***** Texte source

Intervention de Laurent Nunez

Réunion du 2 juin 2020 à 14h30
Procurations électorales — Adoption d'une proposition de loi dans le texte de la commission modifié

Laurent Nunez :

Monsieur le président, monsieur le président de la commission des lois, mesdames, messieurs les sénateurs, comme il a été rappelé, la période que nous avons traversée nous a conduits à changer nos habitudes et à bousculer nos usages.

« Gestes barrières » et « distanciation physique » : autant d’expressions que nous ne connaissions pas, ou à peine, il y a six mois et qui font aujourd’hui partie prenante de notre quotidien.

Vous le savez, en annonçant, le 22 mai dernier, la décision d’organiser le second tour des élections municipales dans les presque 5 000 communes où le premier tour n’avait pas été conclusif, le Premier ministre a agi en conscience et en responsabilité.

En conscience, parce que cette décision a été prise sur le fondement de l’avis du conseil scientifique et après avoir consulté élus et formations politiques.

**********
***** Données

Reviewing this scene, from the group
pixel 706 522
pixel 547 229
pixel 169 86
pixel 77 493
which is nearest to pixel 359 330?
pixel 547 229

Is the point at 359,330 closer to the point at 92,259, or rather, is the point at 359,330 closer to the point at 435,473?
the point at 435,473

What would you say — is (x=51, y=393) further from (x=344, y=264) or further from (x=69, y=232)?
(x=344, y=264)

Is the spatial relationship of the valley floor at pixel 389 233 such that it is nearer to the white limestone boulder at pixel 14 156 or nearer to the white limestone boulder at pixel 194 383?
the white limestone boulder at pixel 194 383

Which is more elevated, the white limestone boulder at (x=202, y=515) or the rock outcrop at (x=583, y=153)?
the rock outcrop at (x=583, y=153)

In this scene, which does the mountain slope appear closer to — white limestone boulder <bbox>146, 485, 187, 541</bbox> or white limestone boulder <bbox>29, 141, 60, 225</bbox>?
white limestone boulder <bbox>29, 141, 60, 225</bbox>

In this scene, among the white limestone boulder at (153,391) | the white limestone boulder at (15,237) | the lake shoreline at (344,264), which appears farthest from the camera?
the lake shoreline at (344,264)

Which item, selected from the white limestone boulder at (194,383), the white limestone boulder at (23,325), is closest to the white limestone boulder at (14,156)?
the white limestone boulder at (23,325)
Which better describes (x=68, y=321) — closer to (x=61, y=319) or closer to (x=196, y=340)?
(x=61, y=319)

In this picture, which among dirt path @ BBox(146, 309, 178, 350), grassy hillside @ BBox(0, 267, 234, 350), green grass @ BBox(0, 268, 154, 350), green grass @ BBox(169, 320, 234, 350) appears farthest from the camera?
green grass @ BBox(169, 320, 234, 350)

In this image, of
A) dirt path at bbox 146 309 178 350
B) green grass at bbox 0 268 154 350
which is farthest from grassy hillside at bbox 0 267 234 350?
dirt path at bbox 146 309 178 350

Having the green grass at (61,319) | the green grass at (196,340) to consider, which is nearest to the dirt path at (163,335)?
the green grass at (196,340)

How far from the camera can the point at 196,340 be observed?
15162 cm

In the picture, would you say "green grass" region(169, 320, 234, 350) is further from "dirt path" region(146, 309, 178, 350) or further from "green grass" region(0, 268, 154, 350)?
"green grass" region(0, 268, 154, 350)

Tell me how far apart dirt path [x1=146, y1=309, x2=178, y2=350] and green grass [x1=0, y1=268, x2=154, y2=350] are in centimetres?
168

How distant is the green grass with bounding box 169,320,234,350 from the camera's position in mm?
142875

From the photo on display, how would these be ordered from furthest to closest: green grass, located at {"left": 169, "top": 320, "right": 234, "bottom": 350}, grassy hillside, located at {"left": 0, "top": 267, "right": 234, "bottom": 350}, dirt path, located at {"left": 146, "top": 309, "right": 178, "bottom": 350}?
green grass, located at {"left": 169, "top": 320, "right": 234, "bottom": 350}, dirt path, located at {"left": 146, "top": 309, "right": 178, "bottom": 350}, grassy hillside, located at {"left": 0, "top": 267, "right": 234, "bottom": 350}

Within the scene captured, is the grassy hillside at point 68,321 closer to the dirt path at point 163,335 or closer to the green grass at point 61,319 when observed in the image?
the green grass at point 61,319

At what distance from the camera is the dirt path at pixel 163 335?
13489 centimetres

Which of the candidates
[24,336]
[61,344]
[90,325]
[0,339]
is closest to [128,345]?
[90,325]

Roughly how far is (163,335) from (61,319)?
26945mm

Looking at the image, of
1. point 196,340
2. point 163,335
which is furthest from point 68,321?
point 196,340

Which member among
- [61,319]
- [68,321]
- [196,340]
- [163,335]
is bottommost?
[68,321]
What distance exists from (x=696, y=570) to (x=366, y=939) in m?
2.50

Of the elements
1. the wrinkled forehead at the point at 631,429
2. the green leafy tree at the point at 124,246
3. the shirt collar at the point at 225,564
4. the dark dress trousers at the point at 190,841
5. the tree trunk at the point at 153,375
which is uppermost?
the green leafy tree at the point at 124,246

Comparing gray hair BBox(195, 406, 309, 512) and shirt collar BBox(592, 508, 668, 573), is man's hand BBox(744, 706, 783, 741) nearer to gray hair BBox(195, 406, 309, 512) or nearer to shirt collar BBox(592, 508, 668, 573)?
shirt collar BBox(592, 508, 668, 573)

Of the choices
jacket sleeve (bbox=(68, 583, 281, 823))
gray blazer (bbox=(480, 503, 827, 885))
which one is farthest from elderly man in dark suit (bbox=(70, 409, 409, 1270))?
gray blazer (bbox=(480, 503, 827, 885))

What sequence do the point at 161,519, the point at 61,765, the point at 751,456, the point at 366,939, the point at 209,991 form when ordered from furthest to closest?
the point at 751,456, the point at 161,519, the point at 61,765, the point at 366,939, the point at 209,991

**********

Objectif visé: Reprenez le discours sur les procurations électorales à la suite de sa dernière phrase et prolongez-le.

Résultat attendu:
En responsabilité, parce qu’elle est assortie d’un certain nombre d’obligations, tant pour la campagne que pour le vote, de manière à assurer le respect des gestes barrières, mais aussi parce que cette décision est réversible au cas où la situation sanitaire l’exigerait. En ce moment même, d’ailleurs, la commission des lois de l’Assemblée nationale examine un projet de loi qui doit nous préparer à cette éventualité.

Cela dit, dans ce contexte et comme nous y a invités le rapport du comité scientifique du 18 mai dernier, nous devons garder à l’esprit plusieurs éléments. D’abord, cette campagne électorale devra être différente des campagnes ordinaires, puisqu’elle exigera un respect scrupuleux des règles sanitaires et, notamment, de la distanciation physique ; ensuite, nous devons faire tout notre possible pour favoriser la mobilisation des électeurs, diminuer l’abstention et nous assurer que tous ceux qui le souhaitent puissent voter.

À ce sujet, dès le 27 mai dernier, Christophe Castaner, ministre de l’intérieur, et moi-même avons consulté les élus et les responsables de partis politiques afin de connaître leur sentiment.

C’est sur le fondement de ces consultations et de l’avis des scientifiques que nous allons prendre des mesures pour aménager les règles de la campagne électorale, ainsi que celles qui sont afférentes aux opérations de vote proprement dites.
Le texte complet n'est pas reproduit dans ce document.